Can. 757 - È proprio dei presbiteri, che sono i cooperatori dei Vescovi,
annunciare il Vangelo di Dio; sono tenuti soprattutto a questo dovere, nei
riguardi del popolo loro affidato, i parroci e gli altri cui viene commessa la
cura delle anime; spetta anche ai diaconi servire il popolo di Dio nel ministero
della parola, in comunione con il Vescovo e il suo presbiterio.
Can. 758 - I membri degli istituti di vita consacrata, in forza della propria
consacrazione a Dio, rendono testimonianza del Vangelo in modo peculiare, e
convenientemente essi vengono assunti dal Vescovo in aiuto per annunciare il
Vangelo.
Can. 759 - I fedeli laici, in forza del battesimo e della confermazione, con
la parola e con l'esempio della vita cristiana sono testimoni dell'annuncio
evangelico; possono essere anche chiamati a cooperare con il Vescovo e con i
presbiteri nell'esercizio del ministero della parola.

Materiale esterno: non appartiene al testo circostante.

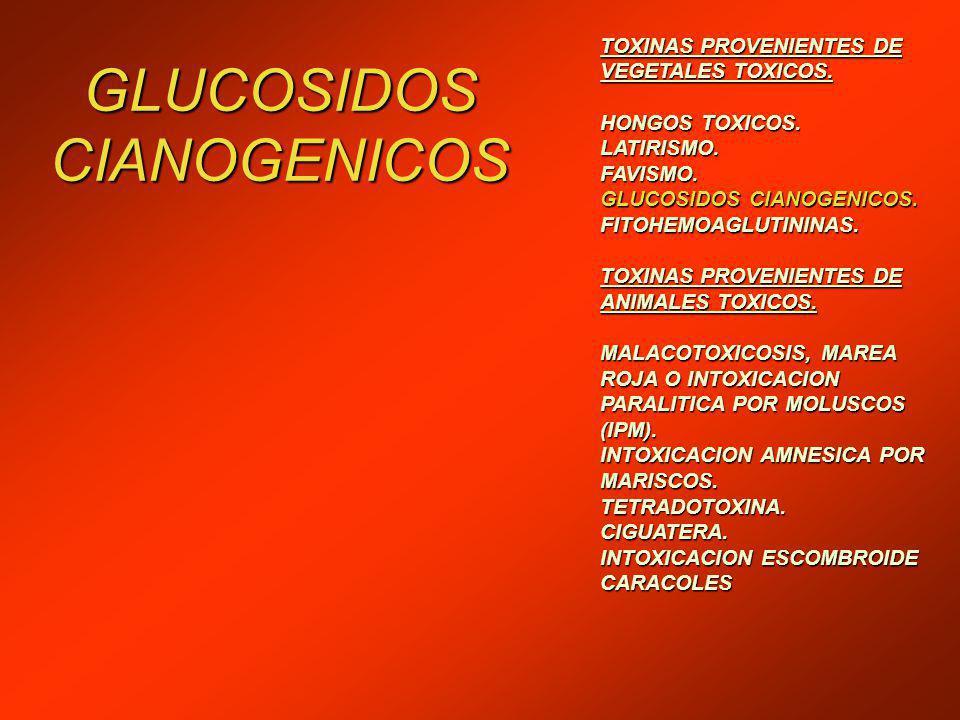 GLUCOSIDOS CIANOGENICOS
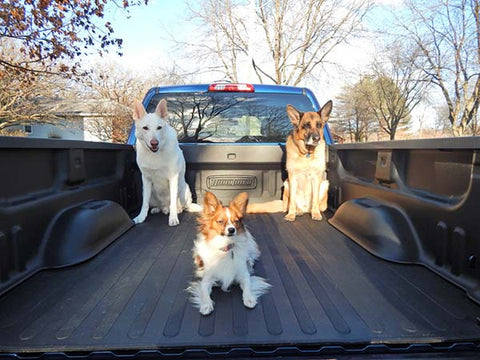 Dogs in a truck bed protected by a Dual Liner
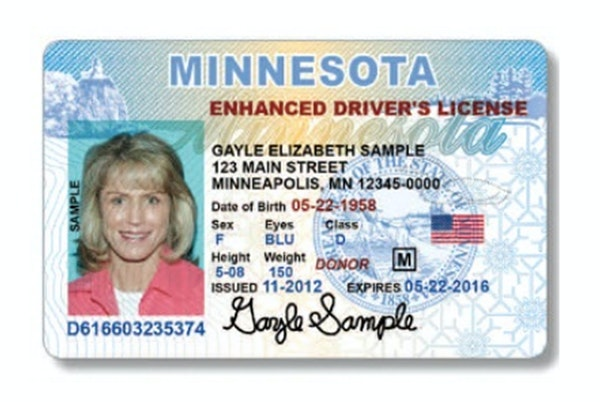 Minnesota sample identification card and drivers license.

Can. 760 - Nel ministero della parola, che deve fondarsi sulla sacra
Scrittura, la Tradizione, la liturgia, il magistero e la vita della Chiesa, sia
integralmente e fedelmente proposto il mistero di Cristo.
Can. 761 - Per annunciare la dottrina cristiana si adoperino i diversi mezzi,
che sono a disposizione, in primo luogo la predicazione e l'istruzione
catechistica, che tengono sempre il posto principale, ma anche la presentazione
della dottrina nelle scuole, nelle accademie, conferenze e adunanze di ogni
genere, e altresì la diffusione della medesima attraverso le dichiarazioni
pubbliche fatte dalla legittima autorità in occasione di taluni eventi con la
stampa e con gli altri strumenti di comunicazione sociale.